Class warfare is not left-wing...
Yes it is, and you are a left-wing revolutionary.
...and by the way I believe in class harmony but the upper-classes have to submit their ideas and businesses to that of the nation, just as the working-class must work for the benefit of the nation.
Right, you are a liberal. You believe in the liberal concept of the nation-state and believe in a deposit of authority apparently deriving from the people of a "nation." I also believe that the upper class has duties to and should sacrifice itself for the good of the nation, but I have the mediaeval and ancient view of what a "nation" actually is, rather than your tainted Enlightenment theory. I have explained the difference plenty of times on this forum.
Oh and by the way you act as if there were no government schools before the French Revolution.
There was no public education system like we see in all republican governments in Western Europe and North America today, right.
Also the French monarchy believed in the nation as well, considering the wars that all the nations had between eachother in Europe for hundreds of years.
Hah, sure. The French monarchy is the antithesis of the liberal concept of the nation. Many different nations of Romano-Gallic peoples, Basques, Normans, Bretons, Alsatians, and various other regional ethnicities composed the kingdom of France, though all of them would be considered French because of their place under the King of France. Anyway, those wars between the nations were not understood in the same way at all as the modern nation-state understands itself, nor were they fought for the same motives and forms of organisation.

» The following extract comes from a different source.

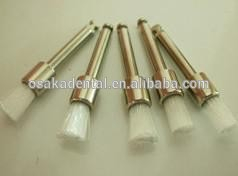 Hot sales dental polish nylon brush small head PB-330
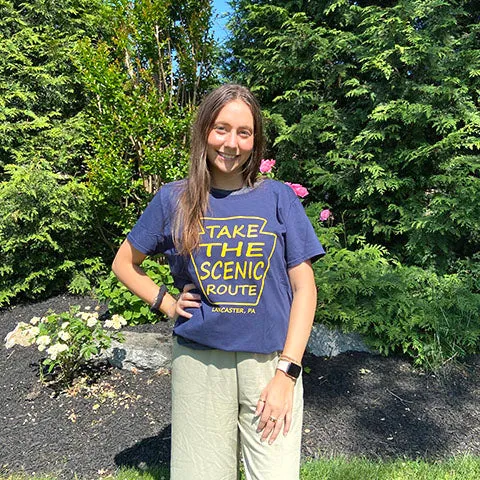 Take the Scenic Route Women's Tee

No my friend I am the antithesis of the French Revolution because I believe in religious instruction for one in public schools, and the French Revolution was anti-religious.
That hardly makes you the
antithesis, haha.

I am also against the causes that lead up to the French Revolution i.e. the monarchy not giving a damn about the common people...
Obviously I dispute this claim that you unthinkingly made.
...also it seems strange to me why the monarchy did not ban the literature of revolutionaries eh?
Not really. The reasons why Louis XV and Louis XVI did not use a heavier hand to root out vice, bad customs, and pernicious errors are well known and easy to understand if one knows very much about the culture of the XVIIIth century. These two Kings were wrong to stay their hands in the way they did, and they could have stopped the Revolution if they were more serious about executing the duties laid out in their coronation oaths (one of which is "extirpating heretics").
Oh and I don't need to take a bunch of fancy college classes like an intellectual like yourself does, to know what I am talking about.
Apparently you do, since you have no idea what you are talking about. Ironically, I did not need classes at university to become well-educated, yet I am pursuing a degree. You do need these classes or some teacher to instruct and chastise you for insolence, yet you believe yourself to know very much. Anyway, as I have learned more, I have become increasingly aware of how little I actually know and how little actually can be known. Hopefully you will grow up one day and realise this lesson yourself.
I also laugh at your "centrailizing the government" argument since the government was heavily centralized around the absolute monarch in France.
No, it wasn't, not anything like how it is today.
Also "support of the working class" is not left-wing either since Papal docuмents support the working class given a chance to rise out of their conditions.
I never said "support of the working class," but it says a lot about your state of mind that you read it that way. I believe in helping the poor and cultivating poverty of spirit amongst all the classes, as well as the creation of stable conditions for the lower classes to be securely employed in dignifying work. Unlike you, however, I as a Catholic see socialism and class warfare as being categorically opposed to the interest of the lower classes and to the common good.